The first season of Chainsaw Man adapts the first 38 chapters of Tatsuki Fujimoto’s manga, which essentially focuses on establishing the characters, their dynamics and motivations, as well as the main conflict and the villain. Despite the shortness of the episodes, Chainsaw Man covers a lot of ground at the pace of a chainsaw. The series introduces something new every few minutes, whether it’s a funny joke, a gross sight gag, an interesting new character, a bloody fight, or just a little emotional moment.

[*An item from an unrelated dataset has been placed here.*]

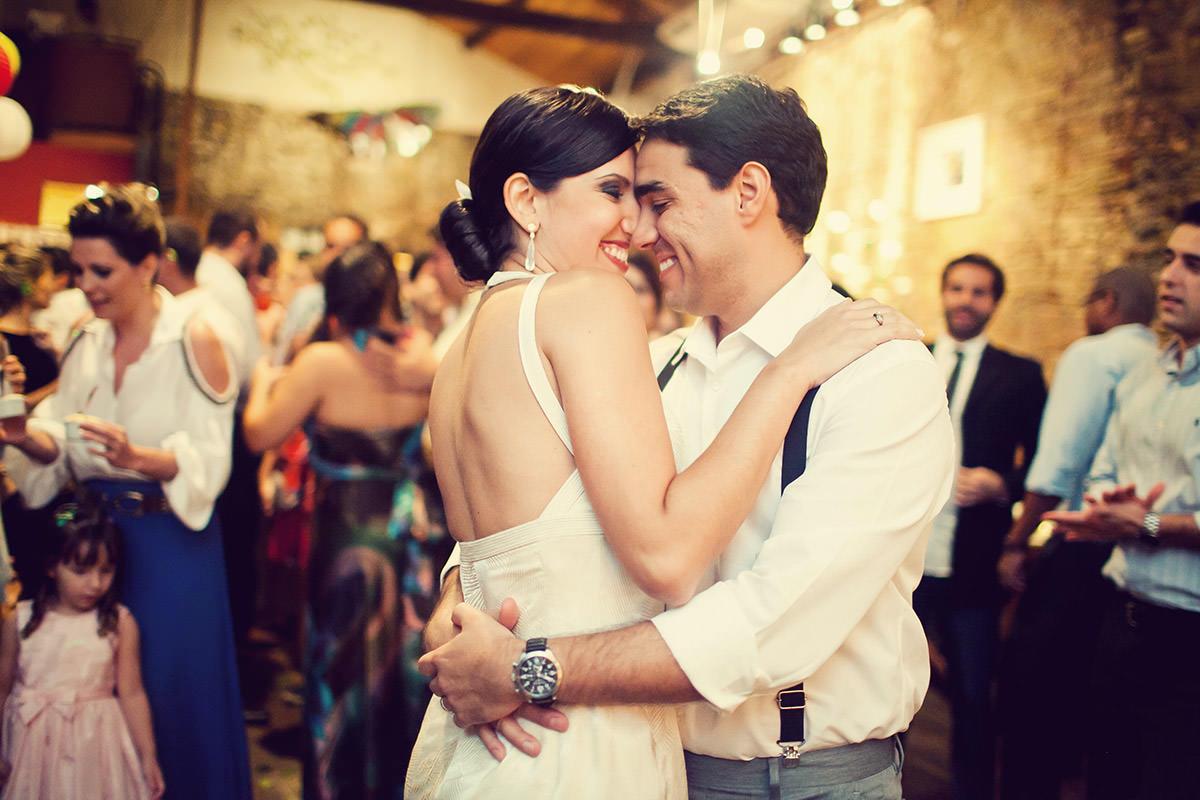 Casamento no Centro Cultural Carioca - Ale e Rafa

And it is in these emotional moments that the series shines the most, in its approach to mundane manifestations of feeling. Chainsaw Man is full of gore and gore, it has a horror-inspired world with an intricate storyline and action sequences to die for, but what really makes it special is that understands the power of silence in a way that is more like movies than anime. Like Odd Taxi, he fits better into today’s prestige TV landscape than that of the world’s Jujutsu Kaisens and Demon Slayers, with a knack for creative camera angles, first-person shots, clever editing and other techniques that make it visually unique. For example, a simple scene of Aki in the hospital: the camera stops on his immobile face, letting us immerse ourselves in his emotions, with animation as fluid and detailed as during a fight scene, all before he finally unleashes his rage. and your pain and start crying.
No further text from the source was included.